_EXTRACT PROVIDED_.

Soyuz 11 was launched on June 6, 1971 at 04:55:09 UTC and took 3 hours and 19 minutes on June 7 to complete docking. The cosmonauts Georgy Dobrovolsky, Viktor Patsayev, and Vladislav Volkov entered to Salyut 1 and their mission was announced as:
- Checking the design, units, onboard systems, and equipment of the orbital piloted station.
- Testing the station's manual and autonomous procedures for orientation and navigation, as well as the control systems for maneuvering the space complex in orbit.
- Studying Earth's surface geology, geography, meteorology, and snow and ice cover.
- Studying physical characteristics, processes, and phenomena in the atmosphere and outer space in various regions of the electromagnetic spectrum.
- Conducting medico-biological studies to determine the feasibility of having cosmonauts in the station perform various tasks, and studying the influence of space flight on the human organism.

On June 29, after 23 days and flying 362 orbits, the mission was cut short due to problems aboard the station, including an electrical fire. The crew transferred back to Soyuz 11 and reentered the Earth's atmosphere. The capsule parachuted to a soft landing at 23:16:52 UTC in Kazakhstan, but the recovery team opened the hatch to find all three crew members dead in their couches. An inquest found that a pressure relief valve had malfunctioned during reentry leading to a loss of cabin atmosphere. The crew were not wearing pressure suits, and it was decreed by the TsKBEM (the team of engineers who investigated the tragedy) that all further Soyuz missions would require the use of them.

_WHAT YOU NEED TO DO_. Return the Soyuz 11 text in full, word for word. The listing that follows isn't needed here.

_RECORDED INFORMATION_.
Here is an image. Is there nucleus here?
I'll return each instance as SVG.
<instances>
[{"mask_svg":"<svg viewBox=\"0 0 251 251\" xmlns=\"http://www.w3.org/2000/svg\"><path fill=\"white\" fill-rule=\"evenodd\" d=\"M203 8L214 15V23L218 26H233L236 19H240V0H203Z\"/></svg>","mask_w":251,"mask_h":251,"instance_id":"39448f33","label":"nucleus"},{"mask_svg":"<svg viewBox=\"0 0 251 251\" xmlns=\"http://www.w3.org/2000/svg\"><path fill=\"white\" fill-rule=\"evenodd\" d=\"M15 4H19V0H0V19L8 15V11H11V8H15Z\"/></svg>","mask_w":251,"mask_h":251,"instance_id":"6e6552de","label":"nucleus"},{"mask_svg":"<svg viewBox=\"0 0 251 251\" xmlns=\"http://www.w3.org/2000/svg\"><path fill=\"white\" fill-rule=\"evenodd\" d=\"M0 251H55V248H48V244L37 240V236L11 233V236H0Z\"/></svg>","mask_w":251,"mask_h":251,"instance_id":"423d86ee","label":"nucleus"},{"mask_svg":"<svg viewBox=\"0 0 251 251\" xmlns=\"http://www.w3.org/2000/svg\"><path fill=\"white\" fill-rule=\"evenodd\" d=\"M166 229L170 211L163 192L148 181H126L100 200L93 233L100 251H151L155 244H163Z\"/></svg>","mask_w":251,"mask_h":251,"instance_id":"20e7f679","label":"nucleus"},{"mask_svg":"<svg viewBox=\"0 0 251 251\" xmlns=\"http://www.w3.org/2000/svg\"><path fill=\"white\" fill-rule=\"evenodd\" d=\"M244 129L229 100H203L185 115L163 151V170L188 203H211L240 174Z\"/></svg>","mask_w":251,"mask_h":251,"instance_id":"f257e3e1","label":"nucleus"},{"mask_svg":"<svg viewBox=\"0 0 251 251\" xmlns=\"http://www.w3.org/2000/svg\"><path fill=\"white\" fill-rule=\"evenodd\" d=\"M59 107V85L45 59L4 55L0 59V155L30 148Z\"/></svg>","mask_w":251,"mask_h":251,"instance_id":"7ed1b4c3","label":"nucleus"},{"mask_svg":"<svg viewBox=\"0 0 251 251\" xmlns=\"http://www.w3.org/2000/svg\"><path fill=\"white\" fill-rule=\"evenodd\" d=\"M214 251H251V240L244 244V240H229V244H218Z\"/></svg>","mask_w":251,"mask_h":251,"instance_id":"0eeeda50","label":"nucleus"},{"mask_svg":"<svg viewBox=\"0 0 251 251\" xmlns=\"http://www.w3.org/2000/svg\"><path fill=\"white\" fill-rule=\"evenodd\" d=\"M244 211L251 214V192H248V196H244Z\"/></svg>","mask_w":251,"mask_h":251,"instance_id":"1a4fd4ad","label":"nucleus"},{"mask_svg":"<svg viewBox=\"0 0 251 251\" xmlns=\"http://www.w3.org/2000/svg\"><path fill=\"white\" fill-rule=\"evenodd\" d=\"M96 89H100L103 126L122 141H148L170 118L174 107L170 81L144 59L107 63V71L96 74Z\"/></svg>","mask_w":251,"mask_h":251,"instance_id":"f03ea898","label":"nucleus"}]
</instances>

_SOLUTION_.
Soyuz 11 was launched on June 6, 1971 at 04:55:09 UTC and took 3 hours and 19 minutes on June 7 to complete docking. The cosmonauts Georgy Dobrovolsky, Viktor Patsayev, and Vladislav Volkov entered to Salyut 1 and their mission was announced as:
- Checking the design, units, onboard systems, and equipment of the orbital piloted station.
- Testing the station's manual and autonomous procedures for orientation and navigation, as well as the control systems for maneuvering the space complex in orbit.
- Studying Earth's surface geology, geography, meteorology, and snow and ice cover.
- Studying physical characteristics, processes, and phenomena in the atmosphere and outer space in various regions of the electromagnetic spectrum.
- Conducting medico-biological studies to determine the feasibility of having cosmonauts in the station perform various tasks, and studying the influence of space flight on the human organism.

On June 29, after 23 days and flying 362 orbits, the mission was cut short due to problems aboard the station, including an electrical fire. The crew transferred back to Soyuz 11 and reentered the Earth's atmosphere. The capsule parachuted to a soft landing at 23:16:52 UTC in Kazakhstan, but the recovery team opened the hatch to find all three crew members dead in their couches. An inquest found that a pressure relief valve had malfunctioned during reentry leading to a loss of cabin atmosphere. The crew were not wearing pressure suits, and it was decreed by the TsKBEM (the team of engineers who investigated the tragedy) that all further Soyuz missions would require the use of them.